Aim of the exercise: Copy every line of the records below that holds the word "United".

Records for this task:
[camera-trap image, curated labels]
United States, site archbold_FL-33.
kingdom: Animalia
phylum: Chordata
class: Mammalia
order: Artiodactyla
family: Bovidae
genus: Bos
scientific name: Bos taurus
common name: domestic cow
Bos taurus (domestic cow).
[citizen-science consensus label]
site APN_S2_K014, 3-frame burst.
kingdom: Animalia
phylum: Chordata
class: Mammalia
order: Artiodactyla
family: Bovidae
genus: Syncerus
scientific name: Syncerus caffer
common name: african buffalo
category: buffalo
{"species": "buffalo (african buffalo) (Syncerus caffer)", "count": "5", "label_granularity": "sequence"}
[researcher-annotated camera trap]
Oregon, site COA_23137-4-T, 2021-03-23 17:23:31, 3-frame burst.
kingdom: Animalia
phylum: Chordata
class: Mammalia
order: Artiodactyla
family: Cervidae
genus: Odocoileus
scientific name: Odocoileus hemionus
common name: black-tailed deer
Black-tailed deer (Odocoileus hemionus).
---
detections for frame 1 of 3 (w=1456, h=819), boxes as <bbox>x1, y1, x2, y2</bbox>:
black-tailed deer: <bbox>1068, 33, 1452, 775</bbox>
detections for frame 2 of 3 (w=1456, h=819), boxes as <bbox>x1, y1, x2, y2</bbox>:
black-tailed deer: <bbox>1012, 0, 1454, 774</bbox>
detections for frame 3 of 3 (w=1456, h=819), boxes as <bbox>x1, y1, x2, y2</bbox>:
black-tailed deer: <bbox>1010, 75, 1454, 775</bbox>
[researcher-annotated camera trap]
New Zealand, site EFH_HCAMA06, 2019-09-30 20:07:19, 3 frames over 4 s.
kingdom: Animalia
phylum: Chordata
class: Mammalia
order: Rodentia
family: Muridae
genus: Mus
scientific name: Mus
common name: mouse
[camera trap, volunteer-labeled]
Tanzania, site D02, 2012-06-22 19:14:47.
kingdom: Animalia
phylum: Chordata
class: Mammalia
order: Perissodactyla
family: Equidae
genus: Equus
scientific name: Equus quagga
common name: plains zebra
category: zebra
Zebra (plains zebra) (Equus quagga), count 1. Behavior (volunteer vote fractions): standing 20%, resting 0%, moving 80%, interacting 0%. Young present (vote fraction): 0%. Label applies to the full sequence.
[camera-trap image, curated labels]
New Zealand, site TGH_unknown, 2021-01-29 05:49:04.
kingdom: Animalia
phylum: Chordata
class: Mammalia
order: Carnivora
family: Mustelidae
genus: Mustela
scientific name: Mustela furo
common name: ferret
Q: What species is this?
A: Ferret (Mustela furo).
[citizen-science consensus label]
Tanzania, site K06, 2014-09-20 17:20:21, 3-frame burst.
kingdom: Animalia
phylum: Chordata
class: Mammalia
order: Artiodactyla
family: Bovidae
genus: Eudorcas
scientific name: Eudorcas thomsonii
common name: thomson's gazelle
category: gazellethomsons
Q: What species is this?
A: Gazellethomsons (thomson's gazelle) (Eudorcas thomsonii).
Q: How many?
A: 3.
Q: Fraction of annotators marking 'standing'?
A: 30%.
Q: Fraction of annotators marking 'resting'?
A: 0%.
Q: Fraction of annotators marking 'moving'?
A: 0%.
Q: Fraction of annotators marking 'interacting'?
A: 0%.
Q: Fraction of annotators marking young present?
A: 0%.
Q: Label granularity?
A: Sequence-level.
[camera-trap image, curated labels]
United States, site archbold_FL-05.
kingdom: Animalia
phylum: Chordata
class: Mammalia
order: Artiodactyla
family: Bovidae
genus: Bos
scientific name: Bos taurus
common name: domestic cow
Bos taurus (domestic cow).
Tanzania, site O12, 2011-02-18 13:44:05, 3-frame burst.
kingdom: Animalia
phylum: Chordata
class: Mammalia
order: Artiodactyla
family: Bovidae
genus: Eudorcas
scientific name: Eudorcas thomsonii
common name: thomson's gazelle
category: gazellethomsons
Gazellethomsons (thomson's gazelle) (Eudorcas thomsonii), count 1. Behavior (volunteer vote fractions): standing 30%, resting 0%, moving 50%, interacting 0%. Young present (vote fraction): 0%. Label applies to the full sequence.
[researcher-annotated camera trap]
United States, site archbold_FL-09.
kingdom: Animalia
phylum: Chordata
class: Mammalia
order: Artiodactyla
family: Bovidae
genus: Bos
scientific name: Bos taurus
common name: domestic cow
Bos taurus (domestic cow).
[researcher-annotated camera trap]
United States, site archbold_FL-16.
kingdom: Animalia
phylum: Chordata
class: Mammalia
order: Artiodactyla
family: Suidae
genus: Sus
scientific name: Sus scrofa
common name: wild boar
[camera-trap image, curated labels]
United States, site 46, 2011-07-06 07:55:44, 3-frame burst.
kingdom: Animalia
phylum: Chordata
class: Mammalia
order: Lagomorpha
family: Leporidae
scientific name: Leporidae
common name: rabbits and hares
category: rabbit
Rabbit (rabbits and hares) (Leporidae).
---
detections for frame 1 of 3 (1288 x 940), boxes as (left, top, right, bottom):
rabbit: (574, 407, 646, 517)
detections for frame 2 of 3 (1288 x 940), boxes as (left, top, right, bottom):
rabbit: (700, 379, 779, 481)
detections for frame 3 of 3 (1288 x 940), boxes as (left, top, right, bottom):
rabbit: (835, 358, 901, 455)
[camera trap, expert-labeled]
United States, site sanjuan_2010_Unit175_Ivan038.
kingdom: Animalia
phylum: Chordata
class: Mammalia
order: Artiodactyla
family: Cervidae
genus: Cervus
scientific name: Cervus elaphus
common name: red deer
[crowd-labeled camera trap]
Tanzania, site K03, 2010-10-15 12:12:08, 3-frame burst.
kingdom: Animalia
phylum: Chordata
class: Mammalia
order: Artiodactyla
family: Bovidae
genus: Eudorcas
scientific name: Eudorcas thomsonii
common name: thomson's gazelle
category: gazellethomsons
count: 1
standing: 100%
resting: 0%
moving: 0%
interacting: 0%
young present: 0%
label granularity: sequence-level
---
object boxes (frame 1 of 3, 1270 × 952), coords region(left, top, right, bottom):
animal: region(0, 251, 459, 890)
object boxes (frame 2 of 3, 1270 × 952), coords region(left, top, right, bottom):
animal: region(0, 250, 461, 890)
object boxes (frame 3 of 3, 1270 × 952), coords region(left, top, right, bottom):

Task response:
United States, site archbold_FL-33.
United States, site archbold_FL-05.
United States, site archbold_FL-09.
United States, site archbold_FL-16.
United States, site 46, 2011-07-06 07:55:44, 3-frame burst.
United States, site sanjuan_2010_Unit175_Ivan038.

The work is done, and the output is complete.